CUDA crosslane vs OpenCL sub-groups¶

Sub-group function mapping¶

This document describes the mapping of the SYCL subgroup operations (based on the proposal SYCL subgroup proposal) to CUDA (queries responses and PTX instruction mapping)

Sub-group device Queries¶

Query	CUDA backend result
`info::device::max_num_sub_groups`	sm 3.0 to 7.0: 64; sm 7.5 32 (see HW_spec)

HOW TO COMPLETE THIS TASK ▸
For each statement, decide whether the sub-group mapping page supports it. Answer yes or no and quote the deciding words from the page.
1. The page maps SYCL sub-group operations to CUDA.
2. On sm 7.5, `info::device::max_num_sub_groups` returns 64.
3. The mapping includes PTX instructions.
The data after this point is separate material and is not part of the sub-group mapping page.

DATA ▸
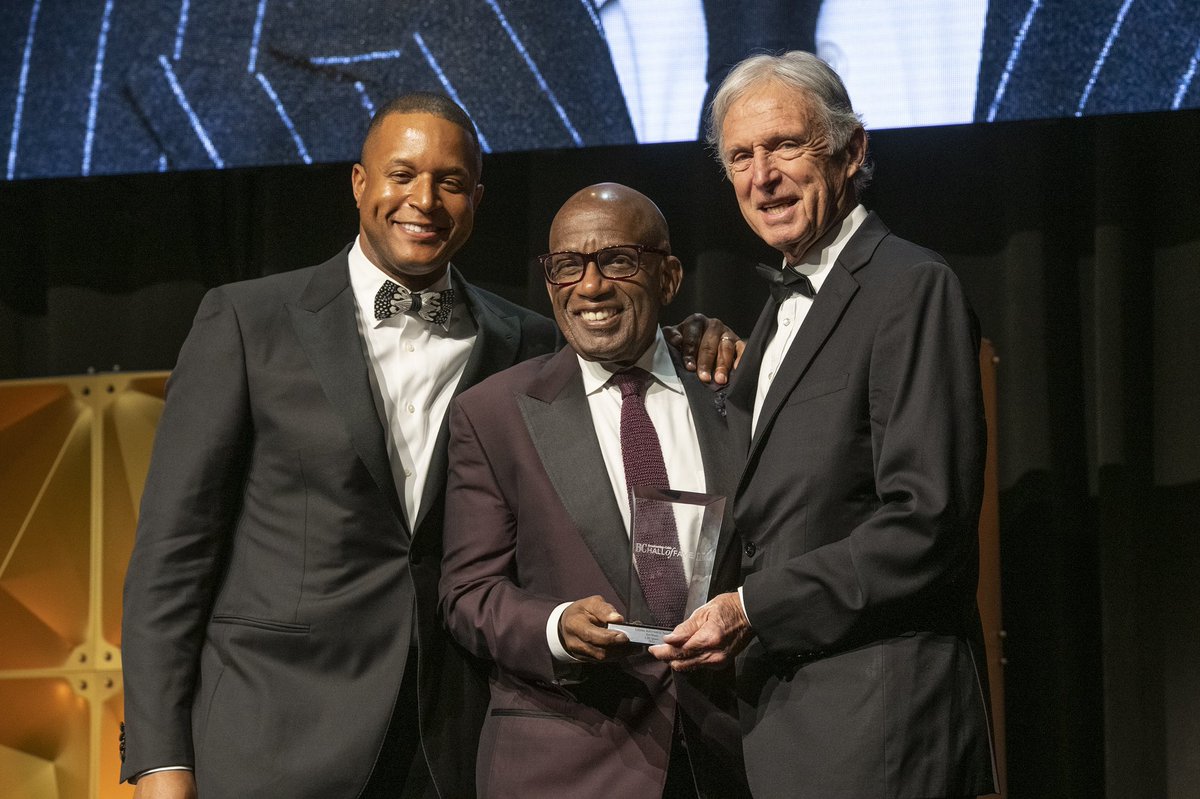 Craig Melvin tweet media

ANSWER SPACE ▸
1. Yes: "This document describes the mapping of the SYCL subgroup operations (based on the proposal SYCL subgroup proposal) to CUDA"
2. No: "sm 7.5 32"
3. Yes: "PTX instruction mapping"